The result should be an exact copy of only the lines from the one holding "Στην Αθήνα ο" through the last line of the data below, please, without pictures.

■ ■ ■ ■

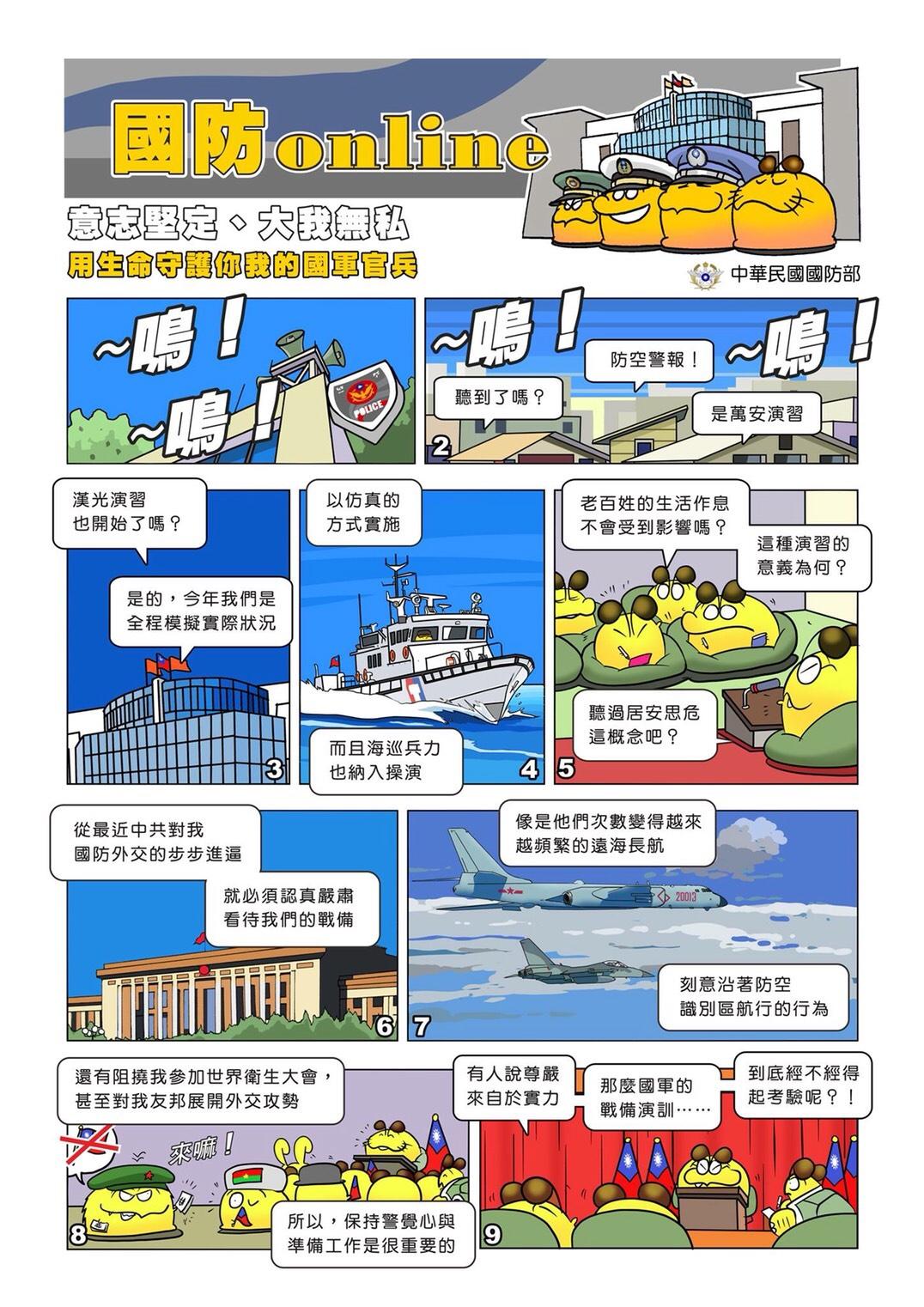 國防Online27期01.jpg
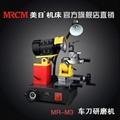 Turning machine grinding machine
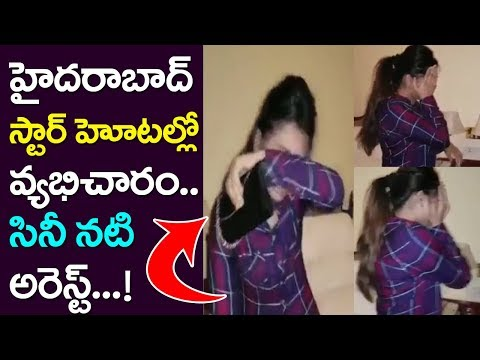 Tollywood Heroine Arrest | Actress | Telugu Cinema | Hyderabad | Star Hotel | Money | Take One Media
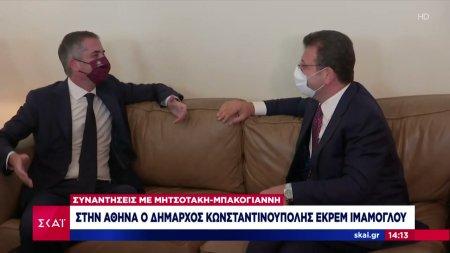 Στην Αθήνα ο Δήμαρχος Κωνσταντινούπολης Εκρέμ Ιμάμογλου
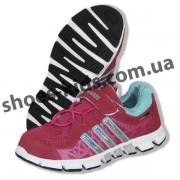Детские кроссовки Adidas малиново-бирюзовые ClimaCool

■ ■ ■ ■

[REPLY TO THE TASK]
 Στην Αθήνα ο Δήμαρχος Κωνσταντινούπολης Εκρέμ Ιμάμογλου
Детские кроссовки Adidas малиново-бирюзовые ClimaCool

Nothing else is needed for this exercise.